- Georgetown Coal Gasification Plant
- U.S. National Register of Historic Places
- Location: N. Railroad Ave., Georgetown, Delaware
- Coordinates: 38°41′41″N 75°23′16″W﻿ / ﻿38.69472°N 75.38778°W
- Area: 0.3 acres (0.12 ha)
- Built: 1880s
- Demolished: 1960-1980 (partial). After 1985, before 2005 (full)
- NRHP reference No.: 85002696
- Added to NRHP: September 30, 1985

= Georgetown Coal Gasification Plant =

Georgetown Coal Gasification Plant, also known as the Georgetown Service and Gas Company, is a historic coal gasification plant located at Georgetown, Sussex County, Delaware.
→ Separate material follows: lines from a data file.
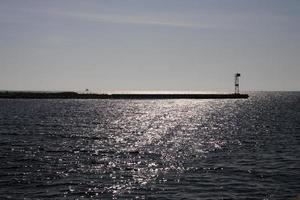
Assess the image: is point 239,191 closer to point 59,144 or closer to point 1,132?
point 59,144

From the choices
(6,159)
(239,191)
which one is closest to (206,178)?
(239,191)

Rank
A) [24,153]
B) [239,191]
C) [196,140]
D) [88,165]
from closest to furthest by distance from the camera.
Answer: [239,191] → [88,165] → [24,153] → [196,140]

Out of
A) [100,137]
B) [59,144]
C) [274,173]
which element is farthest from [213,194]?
[100,137]

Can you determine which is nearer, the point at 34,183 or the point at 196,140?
the point at 34,183

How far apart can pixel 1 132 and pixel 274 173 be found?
46025 mm

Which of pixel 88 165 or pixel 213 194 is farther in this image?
pixel 88 165

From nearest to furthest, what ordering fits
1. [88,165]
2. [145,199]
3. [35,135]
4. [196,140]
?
[145,199] → [88,165] → [196,140] → [35,135]

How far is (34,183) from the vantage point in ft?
110

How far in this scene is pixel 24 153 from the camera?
48094 mm

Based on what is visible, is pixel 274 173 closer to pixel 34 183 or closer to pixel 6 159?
pixel 34 183

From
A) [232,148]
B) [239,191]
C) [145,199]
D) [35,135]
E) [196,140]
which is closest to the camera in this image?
[145,199]

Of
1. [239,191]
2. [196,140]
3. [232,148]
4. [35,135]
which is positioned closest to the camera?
[239,191]

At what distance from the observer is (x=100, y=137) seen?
6875 cm

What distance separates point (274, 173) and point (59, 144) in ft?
92.9
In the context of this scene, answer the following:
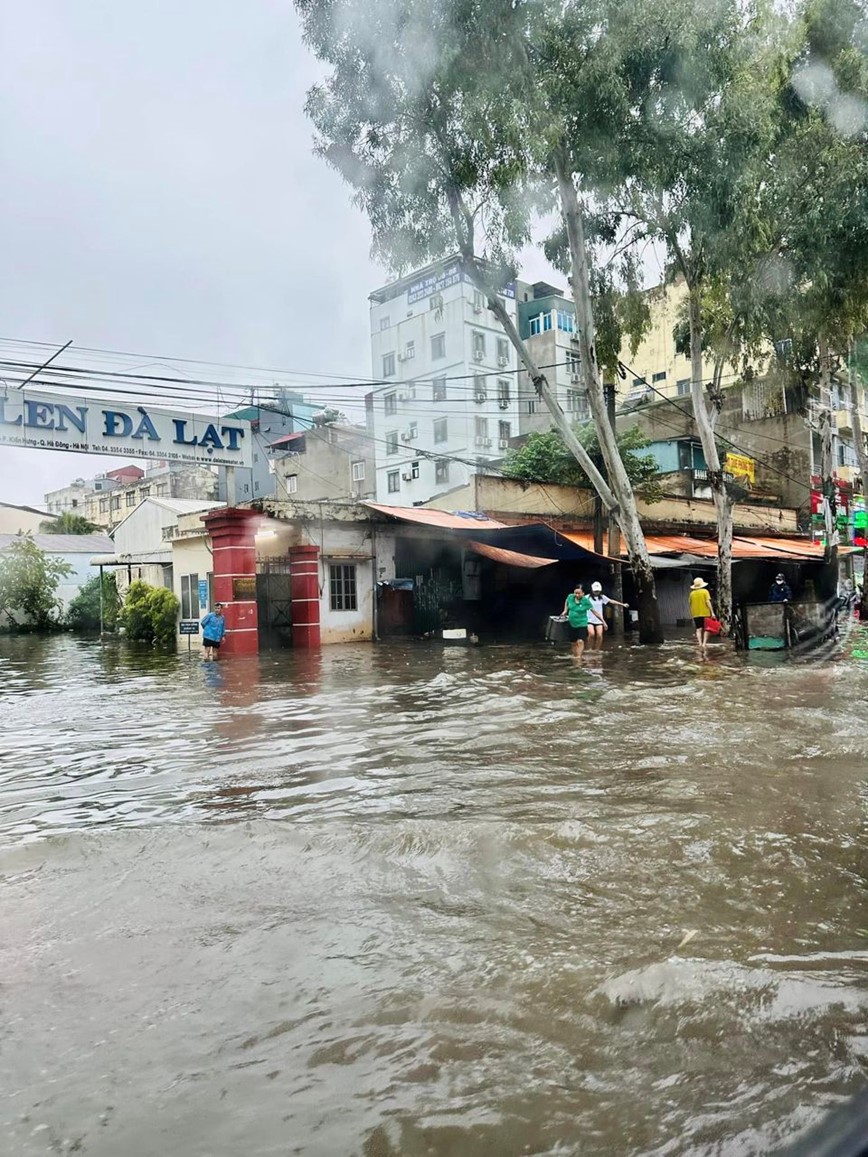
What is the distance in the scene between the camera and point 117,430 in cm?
1889

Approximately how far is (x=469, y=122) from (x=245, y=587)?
1101 cm

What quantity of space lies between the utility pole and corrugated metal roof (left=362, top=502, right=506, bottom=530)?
292 cm

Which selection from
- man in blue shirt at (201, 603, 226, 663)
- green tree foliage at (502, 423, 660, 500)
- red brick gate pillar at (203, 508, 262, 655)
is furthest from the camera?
green tree foliage at (502, 423, 660, 500)

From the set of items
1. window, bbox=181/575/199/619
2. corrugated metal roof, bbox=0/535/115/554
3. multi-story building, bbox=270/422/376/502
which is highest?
multi-story building, bbox=270/422/376/502

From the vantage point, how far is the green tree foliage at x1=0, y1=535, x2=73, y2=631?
119 ft

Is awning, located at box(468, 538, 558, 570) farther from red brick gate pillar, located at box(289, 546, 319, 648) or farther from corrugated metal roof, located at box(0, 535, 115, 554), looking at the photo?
corrugated metal roof, located at box(0, 535, 115, 554)

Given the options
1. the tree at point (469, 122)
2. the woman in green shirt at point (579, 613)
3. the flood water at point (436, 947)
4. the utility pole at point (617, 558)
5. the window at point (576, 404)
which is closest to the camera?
the flood water at point (436, 947)

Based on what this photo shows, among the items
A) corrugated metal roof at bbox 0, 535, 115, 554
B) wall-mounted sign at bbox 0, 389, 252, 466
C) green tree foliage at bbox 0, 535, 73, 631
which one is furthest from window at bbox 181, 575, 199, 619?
corrugated metal roof at bbox 0, 535, 115, 554

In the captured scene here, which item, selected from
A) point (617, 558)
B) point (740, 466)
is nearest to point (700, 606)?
point (617, 558)

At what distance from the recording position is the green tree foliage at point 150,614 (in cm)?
2453

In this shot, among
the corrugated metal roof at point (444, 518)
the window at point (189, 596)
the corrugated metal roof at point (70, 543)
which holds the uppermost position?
the corrugated metal roof at point (70, 543)

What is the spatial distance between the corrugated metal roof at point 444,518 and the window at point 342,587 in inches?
74.3

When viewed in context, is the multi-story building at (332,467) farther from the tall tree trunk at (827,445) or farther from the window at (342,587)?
the tall tree trunk at (827,445)

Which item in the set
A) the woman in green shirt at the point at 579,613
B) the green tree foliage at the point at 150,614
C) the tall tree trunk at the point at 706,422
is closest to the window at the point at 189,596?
the green tree foliage at the point at 150,614
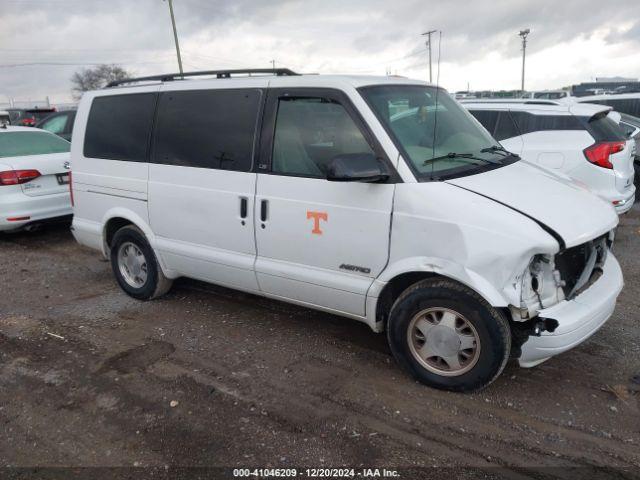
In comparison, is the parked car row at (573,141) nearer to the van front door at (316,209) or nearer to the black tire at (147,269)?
the van front door at (316,209)

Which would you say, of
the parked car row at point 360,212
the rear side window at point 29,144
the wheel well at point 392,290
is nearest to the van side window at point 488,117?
the parked car row at point 360,212

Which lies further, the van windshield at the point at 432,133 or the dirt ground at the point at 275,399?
the van windshield at the point at 432,133

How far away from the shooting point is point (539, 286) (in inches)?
124

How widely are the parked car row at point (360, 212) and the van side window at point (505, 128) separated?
3.01 metres

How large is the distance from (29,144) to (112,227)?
3514mm

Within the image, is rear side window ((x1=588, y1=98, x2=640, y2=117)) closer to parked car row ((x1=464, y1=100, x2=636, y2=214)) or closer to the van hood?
parked car row ((x1=464, y1=100, x2=636, y2=214))

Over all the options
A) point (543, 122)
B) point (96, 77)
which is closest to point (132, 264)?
point (543, 122)

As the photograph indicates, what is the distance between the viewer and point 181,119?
4480 millimetres

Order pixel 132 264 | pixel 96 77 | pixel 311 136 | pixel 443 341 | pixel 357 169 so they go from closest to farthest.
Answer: pixel 357 169 → pixel 443 341 → pixel 311 136 → pixel 132 264 → pixel 96 77

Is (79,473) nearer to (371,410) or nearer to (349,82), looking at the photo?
(371,410)

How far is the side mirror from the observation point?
129 inches

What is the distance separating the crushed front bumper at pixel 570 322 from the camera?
3131mm

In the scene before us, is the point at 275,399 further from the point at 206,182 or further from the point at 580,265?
the point at 580,265

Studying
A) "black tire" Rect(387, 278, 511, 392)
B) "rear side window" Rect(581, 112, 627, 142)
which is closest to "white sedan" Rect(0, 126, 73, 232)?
"black tire" Rect(387, 278, 511, 392)
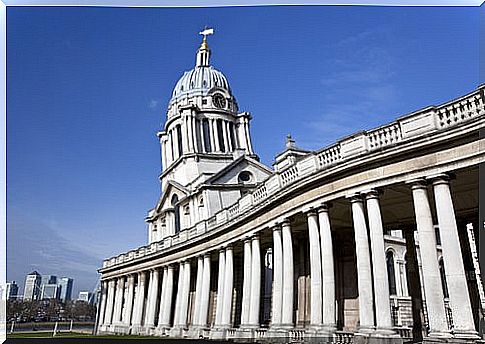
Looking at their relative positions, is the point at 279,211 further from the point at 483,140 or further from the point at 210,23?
the point at 483,140

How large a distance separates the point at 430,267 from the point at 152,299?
3344 centimetres

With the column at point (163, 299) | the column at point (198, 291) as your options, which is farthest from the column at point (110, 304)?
the column at point (198, 291)

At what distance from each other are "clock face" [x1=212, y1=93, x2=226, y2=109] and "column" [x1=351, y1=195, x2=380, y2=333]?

It was built in the late-19th century, and is a rectangular one-story, three bay by three bay brick structure measuring 40 feet by 25 feet. It has a gable roof with a smaller gable roofed ventilator. Also on the property is a small brick gable roofed brick building measuring 8 feet by 10 feet; a small, square concrete building; a large, cylindrical "surge tank;" 500-gallon bottled-gas tank; and a covered pit for impurities. The complex was privately owned and developed starting in the 1880s to provide metered gas for domestic lighting, town street lights, municipal and domestic uses. The coal gasification process was discontinued in the 1940s.

The site was added to the National Register of Historic Places in 1985. It is listed on the Delaware Cultural and Historic Resources GIS system as destroyed or demolished.